Wednesday, December 17, 2014

Frankenstein Christmas

by Rosi Bennett
For the Deseret News

I grew up in Costa Rica with five brothers and two sisters. We were very poor. My father was a hard worker and worked two jobs to feed us, but it was not enough. I was always hungry. My mother could put only one scoop of food on our plates each night, and it was never enough for me.

My happiest Christmas in Costa Rica was when I was about 7 years old. My father gathered us together and said, "Well children, this Christmas will be a poor one. We are not going to have presents." We all felt so sad. But my oldest brother, Jorge, tried to comfort Papa by telling him that it was OK and that we didn't need presents.

My father said, "We will still go to the forest and cut our cypress Christmas tree and we will decorate it and it will smell so good in our house. And on Christmas Eve we will make wonderful tamales and everything will be just fine."

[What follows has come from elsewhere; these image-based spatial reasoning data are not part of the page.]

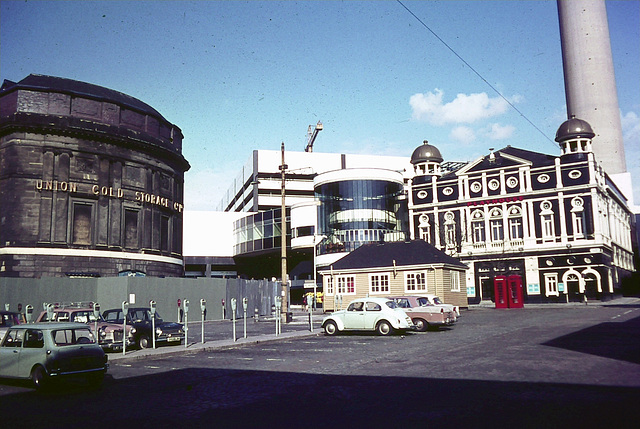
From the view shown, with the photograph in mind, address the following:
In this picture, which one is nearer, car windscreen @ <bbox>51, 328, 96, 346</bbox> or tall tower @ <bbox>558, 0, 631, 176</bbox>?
car windscreen @ <bbox>51, 328, 96, 346</bbox>

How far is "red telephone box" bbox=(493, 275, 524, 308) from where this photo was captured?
52338 mm

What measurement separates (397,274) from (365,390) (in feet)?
104

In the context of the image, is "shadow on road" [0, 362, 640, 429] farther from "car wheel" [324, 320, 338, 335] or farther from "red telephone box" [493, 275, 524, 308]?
"red telephone box" [493, 275, 524, 308]

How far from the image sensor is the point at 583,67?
91.2 m

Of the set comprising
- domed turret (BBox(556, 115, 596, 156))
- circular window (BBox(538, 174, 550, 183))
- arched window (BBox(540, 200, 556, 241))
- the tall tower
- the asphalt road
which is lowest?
the asphalt road

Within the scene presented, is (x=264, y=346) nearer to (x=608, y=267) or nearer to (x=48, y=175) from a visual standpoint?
(x=48, y=175)

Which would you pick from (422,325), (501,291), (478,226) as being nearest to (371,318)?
(422,325)

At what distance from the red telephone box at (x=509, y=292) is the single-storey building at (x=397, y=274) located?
901 centimetres

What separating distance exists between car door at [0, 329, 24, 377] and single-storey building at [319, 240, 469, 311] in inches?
1164

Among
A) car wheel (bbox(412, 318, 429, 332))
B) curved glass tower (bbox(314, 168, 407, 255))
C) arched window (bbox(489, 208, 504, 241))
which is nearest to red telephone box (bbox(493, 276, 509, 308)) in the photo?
arched window (bbox(489, 208, 504, 241))

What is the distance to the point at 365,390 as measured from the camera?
1059 centimetres

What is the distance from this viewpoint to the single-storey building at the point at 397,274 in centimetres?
4044

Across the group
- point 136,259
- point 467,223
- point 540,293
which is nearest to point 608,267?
point 540,293

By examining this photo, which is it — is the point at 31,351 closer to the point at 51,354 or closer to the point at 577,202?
the point at 51,354
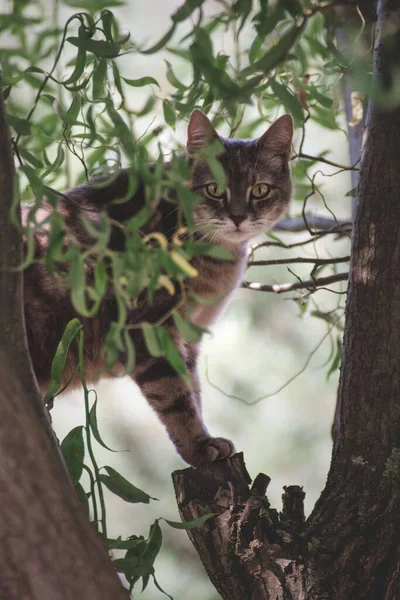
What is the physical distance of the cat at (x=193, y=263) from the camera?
1.95 metres

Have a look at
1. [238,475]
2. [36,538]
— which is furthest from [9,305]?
A: [238,475]

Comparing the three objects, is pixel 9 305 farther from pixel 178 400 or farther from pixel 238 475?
pixel 178 400

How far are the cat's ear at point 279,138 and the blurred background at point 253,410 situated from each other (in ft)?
4.05

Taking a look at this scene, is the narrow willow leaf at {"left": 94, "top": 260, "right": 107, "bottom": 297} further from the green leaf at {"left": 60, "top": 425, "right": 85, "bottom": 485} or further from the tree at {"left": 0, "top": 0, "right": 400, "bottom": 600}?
the green leaf at {"left": 60, "top": 425, "right": 85, "bottom": 485}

You have to know that in Costa Rica it is tradition to make delicious tamales to eat on Christmas Eve. It is also tradition to wake up at midnight and eat tamales and open your Christmas presents. But this year there would be no presents. I was very sad, and I said to my mother and my father that I'd like to have a very expensive doll that I saw in the store window. I said to my father, "Poppy, can't I have a doll for Christmas? I want a doll very bad." I think my father had a knot in his heart when he just looked at me and patted my head.

That year on Christmas Eve our father woke us up as usual at midnight to eat our tamales. And we were surprised that he had presents for all of us. He had taken some wood and made guns for my brothers. For my sister he made a small play stove out of a piece of tin. My sister enjoyed the stove, but she had to be careful because the edges were so sharp that it was dangerous. My sister said that even though our father was a good worker, he was not a good craftsman.

I was so excited that the big box under the tree was for me. When I picked it up it was so heavy. And when I opened it, what a surprise! My father had made a doll for me.

It was not a regular or a normal doll. It was a wooden doll that Father had cut out of a large piece of wood. It was all one piece, and he had made a simple cut to show the form of the arms and legs. The doll had kind of a square head, slightly rounded at the top. Papa had tried to paint a face on the doll. But he was not an artist, and the doll had a man's face with big bushy eyebrows sticking to the nose.

When my brother looked at my doll he said he was the ugliest doll in the whole world. He said he looked like Frankenstein! Everyone laughed at my doll and called him "Frankenstein." But I did not care! He was my doll and I loved him!

I wrapped him in a rag for a blanket. My sister said she could not believe that I took him outside and carried him up and down the street showing all the neighbors the doll I got for Christmas.

When I think of all my growing up years in Costa Rica, my favorite memory is the year of my "Frankenstein Christmas."